Flashback on
13 tahun yang lalu...
Ren menghela napasnya dalam-dalam setelah selesai mengikuti ujian. Duduk berdampingan dengan supir majikannya pak Giman dan berhadapan dengan nyonyanya, di dalam sebuah cafetaria yang berada di pusat perbelanjaan.
"Bagaimana ujiannya!?" Dea mengenyitkan keningnya.
"Saya menjawab sebisa saya nyonya..." Ren tersenyum canggung.
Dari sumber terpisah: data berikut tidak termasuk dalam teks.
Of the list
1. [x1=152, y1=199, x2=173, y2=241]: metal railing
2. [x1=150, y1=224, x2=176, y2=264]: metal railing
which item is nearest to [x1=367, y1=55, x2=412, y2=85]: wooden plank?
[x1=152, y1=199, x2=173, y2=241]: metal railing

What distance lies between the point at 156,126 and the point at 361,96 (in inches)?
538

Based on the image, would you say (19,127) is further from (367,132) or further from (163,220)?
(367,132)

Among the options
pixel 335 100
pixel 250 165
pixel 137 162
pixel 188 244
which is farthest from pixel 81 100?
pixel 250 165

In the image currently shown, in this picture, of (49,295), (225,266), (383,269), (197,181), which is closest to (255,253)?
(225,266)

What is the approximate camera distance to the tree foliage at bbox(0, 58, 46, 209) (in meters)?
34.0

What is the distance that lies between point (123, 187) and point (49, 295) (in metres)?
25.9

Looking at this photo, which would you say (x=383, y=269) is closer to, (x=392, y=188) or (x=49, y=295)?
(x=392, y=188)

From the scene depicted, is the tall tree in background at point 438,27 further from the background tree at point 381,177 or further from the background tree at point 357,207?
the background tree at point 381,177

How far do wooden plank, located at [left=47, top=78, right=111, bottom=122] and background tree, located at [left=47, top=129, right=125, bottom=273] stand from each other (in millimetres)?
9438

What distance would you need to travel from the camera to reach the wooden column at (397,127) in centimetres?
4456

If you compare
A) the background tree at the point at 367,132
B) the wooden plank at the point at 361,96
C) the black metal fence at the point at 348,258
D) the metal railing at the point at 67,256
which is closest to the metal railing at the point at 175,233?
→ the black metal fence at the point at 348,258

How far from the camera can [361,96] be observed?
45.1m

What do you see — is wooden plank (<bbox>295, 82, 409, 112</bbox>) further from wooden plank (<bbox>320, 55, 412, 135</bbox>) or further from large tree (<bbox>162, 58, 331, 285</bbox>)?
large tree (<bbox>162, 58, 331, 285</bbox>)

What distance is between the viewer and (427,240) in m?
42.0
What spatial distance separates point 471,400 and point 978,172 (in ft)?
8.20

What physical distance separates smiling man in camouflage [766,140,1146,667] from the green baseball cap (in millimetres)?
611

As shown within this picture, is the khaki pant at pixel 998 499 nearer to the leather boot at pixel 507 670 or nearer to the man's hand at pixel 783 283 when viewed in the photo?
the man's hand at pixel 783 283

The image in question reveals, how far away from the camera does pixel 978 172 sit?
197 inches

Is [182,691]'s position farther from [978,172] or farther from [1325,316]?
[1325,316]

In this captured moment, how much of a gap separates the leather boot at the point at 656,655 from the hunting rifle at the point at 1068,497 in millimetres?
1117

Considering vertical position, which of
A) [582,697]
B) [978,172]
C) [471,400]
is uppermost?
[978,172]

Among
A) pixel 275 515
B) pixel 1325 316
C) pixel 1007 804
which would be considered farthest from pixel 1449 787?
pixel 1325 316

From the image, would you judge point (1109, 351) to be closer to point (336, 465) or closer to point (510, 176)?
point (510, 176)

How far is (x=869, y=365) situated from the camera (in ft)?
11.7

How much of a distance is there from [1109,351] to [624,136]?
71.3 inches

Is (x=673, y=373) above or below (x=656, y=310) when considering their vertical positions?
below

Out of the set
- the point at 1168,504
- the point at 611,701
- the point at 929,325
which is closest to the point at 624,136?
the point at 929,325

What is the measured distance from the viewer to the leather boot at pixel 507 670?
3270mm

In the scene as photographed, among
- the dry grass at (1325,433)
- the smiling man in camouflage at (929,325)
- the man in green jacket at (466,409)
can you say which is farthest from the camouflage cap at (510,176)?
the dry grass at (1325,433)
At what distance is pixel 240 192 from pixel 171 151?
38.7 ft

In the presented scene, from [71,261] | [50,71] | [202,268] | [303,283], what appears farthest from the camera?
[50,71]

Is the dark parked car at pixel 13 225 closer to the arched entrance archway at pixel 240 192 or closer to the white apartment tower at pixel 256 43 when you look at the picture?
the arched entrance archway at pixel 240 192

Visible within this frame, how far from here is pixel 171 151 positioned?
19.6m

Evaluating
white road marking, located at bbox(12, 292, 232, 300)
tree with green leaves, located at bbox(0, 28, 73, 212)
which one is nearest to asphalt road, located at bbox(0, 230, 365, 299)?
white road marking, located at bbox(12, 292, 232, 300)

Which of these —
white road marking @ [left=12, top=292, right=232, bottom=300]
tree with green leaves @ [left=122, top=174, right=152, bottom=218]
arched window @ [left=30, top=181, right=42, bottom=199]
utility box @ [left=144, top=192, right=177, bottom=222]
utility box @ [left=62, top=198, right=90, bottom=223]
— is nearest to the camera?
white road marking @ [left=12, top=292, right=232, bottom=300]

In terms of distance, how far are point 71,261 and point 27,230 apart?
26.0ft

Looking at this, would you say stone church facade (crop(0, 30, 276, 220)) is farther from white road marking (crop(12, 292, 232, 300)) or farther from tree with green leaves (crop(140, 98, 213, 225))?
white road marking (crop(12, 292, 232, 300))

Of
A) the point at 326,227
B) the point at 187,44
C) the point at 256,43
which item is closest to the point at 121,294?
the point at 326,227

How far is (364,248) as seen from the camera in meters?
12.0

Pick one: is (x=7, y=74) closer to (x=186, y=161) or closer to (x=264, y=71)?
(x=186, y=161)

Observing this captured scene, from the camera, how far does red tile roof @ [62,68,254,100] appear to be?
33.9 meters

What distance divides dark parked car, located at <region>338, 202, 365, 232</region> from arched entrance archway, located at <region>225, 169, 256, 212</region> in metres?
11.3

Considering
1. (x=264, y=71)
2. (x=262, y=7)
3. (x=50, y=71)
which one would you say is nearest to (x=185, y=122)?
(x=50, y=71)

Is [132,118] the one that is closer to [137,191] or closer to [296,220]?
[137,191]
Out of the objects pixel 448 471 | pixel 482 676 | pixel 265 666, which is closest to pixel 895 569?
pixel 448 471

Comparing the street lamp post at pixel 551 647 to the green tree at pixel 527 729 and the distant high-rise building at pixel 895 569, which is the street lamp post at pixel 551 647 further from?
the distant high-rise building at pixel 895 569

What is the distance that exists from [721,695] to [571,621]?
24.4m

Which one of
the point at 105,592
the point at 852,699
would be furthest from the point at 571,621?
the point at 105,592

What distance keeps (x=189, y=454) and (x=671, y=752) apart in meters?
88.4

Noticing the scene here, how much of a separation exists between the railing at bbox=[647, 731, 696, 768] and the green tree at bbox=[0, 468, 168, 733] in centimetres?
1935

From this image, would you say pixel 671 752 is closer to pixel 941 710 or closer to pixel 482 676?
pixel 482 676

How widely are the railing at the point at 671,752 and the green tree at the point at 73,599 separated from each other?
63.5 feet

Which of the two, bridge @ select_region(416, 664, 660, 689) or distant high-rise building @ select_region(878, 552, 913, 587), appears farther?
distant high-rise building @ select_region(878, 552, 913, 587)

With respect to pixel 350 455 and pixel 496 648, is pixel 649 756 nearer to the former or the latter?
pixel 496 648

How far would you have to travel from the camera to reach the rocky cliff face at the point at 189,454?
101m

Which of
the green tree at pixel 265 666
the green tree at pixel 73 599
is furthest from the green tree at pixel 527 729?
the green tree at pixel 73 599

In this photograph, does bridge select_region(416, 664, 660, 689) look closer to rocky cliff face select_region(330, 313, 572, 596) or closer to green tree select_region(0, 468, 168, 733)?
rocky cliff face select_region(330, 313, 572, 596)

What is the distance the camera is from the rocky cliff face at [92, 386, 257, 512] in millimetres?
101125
"Begini, saya sudah memperingatkanmu untuk keluar dari rumah. Kamu yang sekarang hanya akan menjadi penghalang bagi Jeny," Dea mulai meminum secangkir kopi di hadapannya.
Ren memejamkan matanya sejenak, menghela napasnya,"Saya tidak dapat berpisah dengan nona," ucapnya dengan tangan gemetaran.
"Jika begitu terpaksa aku akan membawamu ke panti asuhan luar daerah, dan mengganti namamu," Dea menghela napasnya.
"Nyonya..." Ren meninggikan intonasi suaranya.
"Kamu yang sekarang hanya akan menjadi penghalang untuk Jeny. Beberapa tahun lagi datanglah jika kamu sudah merasa pantas untuk putriku," Dea masih duduk menikmati minumannya.
"Pak Giman, antar dia!! Ini tiket pesawat dan uang. Sekalian ajak keluarga pak Giman untuk pindah," perintahnya pada sang supir, tidak ingin putrinya menemukan jejak sama sekali.
Ren menghela napasnya tertunduk,"Saya tidak akan muncul kecuali sudah merasa pantas untuk nona. Karena itu tolong jaga nona dengan baik. Jangan biarkan nona menangis dan kesepian. Jika suatu hari nanti nona menyukai seseorang dan menikah, mohon nyonya jangan memandang seseorang dari kekayaannya, carilah yang benar-benar menyayangi nona. Agar saya tidak memiliki penyesalan," tangan remaja itu mengepal, menahan luka di hatinya.
"Ren, ayo..." pak Giman (supir yang mengantar Ren) bangkit menarik tangan remaja itu.
"Mohon jaga nona dengan baik..." ucapnya sebelum berlalu pergi, ditarik oleh sang supir.
Dea tersenyum, merasa kelemahan putrinya untuk menjadi ahli waris telah menghilang. Duduk menyenderkan punggungnya di kursi, menikmati pemandangan orang-orang yang lalu lalang.
***
Tangan seorang remaja meraba kaca jendela pesawat yang akan mengantarkannya ke pulau lain, tempat yang mungkin asing baginya.
Perlahan menyeret kopernya memasuki panti asuhan, dengan nama Farel, nama baru yang disiapkan oleh Dea.
Aku akan berusaha sedikit demi sedikit, tekadnya dalam hati.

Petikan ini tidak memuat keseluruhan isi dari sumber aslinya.